:: What this task involves ::
Your task is to reproduce exactly the lines from the line with "What physical distance" through the end of the records below.

# start of Information supplied

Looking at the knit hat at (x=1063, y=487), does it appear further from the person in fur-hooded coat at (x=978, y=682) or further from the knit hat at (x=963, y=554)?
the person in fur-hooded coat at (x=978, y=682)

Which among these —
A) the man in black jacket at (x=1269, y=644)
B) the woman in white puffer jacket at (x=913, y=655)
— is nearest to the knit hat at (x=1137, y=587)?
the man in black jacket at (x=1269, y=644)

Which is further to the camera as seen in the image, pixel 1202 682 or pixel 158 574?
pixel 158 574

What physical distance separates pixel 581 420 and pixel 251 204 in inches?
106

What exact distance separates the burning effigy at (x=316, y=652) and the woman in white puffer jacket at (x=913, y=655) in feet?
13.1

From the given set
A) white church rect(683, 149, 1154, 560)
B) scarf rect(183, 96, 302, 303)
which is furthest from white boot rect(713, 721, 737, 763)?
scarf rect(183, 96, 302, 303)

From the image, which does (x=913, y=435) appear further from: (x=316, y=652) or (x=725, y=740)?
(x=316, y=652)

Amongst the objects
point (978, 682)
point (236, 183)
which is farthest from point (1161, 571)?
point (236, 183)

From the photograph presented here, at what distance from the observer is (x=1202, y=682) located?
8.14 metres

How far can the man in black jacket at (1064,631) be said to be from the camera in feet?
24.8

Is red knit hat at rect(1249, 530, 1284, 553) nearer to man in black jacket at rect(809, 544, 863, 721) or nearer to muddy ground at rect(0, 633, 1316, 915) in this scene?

# end of Information supplied

:: Written answer ::
What physical distance separates pixel 581 420 and pixel 251 204 in inches?
106

What exact distance separates the burning effigy at (x=316, y=652) and the woman in white puffer jacket at (x=913, y=655) in feet?
13.1

From the given set
A) white church rect(683, 149, 1154, 560)
B) scarf rect(183, 96, 302, 303)
which is furthest from white boot rect(713, 721, 737, 763)?
scarf rect(183, 96, 302, 303)

From the image, which does (x=913, y=435) appear further from: (x=316, y=652) or (x=725, y=740)?
(x=316, y=652)

Amongst the objects
point (978, 682)
point (236, 183)
which is farthest from point (1161, 571)?
point (236, 183)

From the photograph presented here, at what distance from the observer is (x=1202, y=682) located?
8.14 metres

How far can the man in black jacket at (1064,631) be said to be from the camera in feet?
24.8

Is red knit hat at rect(1249, 530, 1284, 553) nearer to man in black jacket at rect(809, 544, 863, 721) or nearer to muddy ground at rect(0, 633, 1316, 915) in this scene?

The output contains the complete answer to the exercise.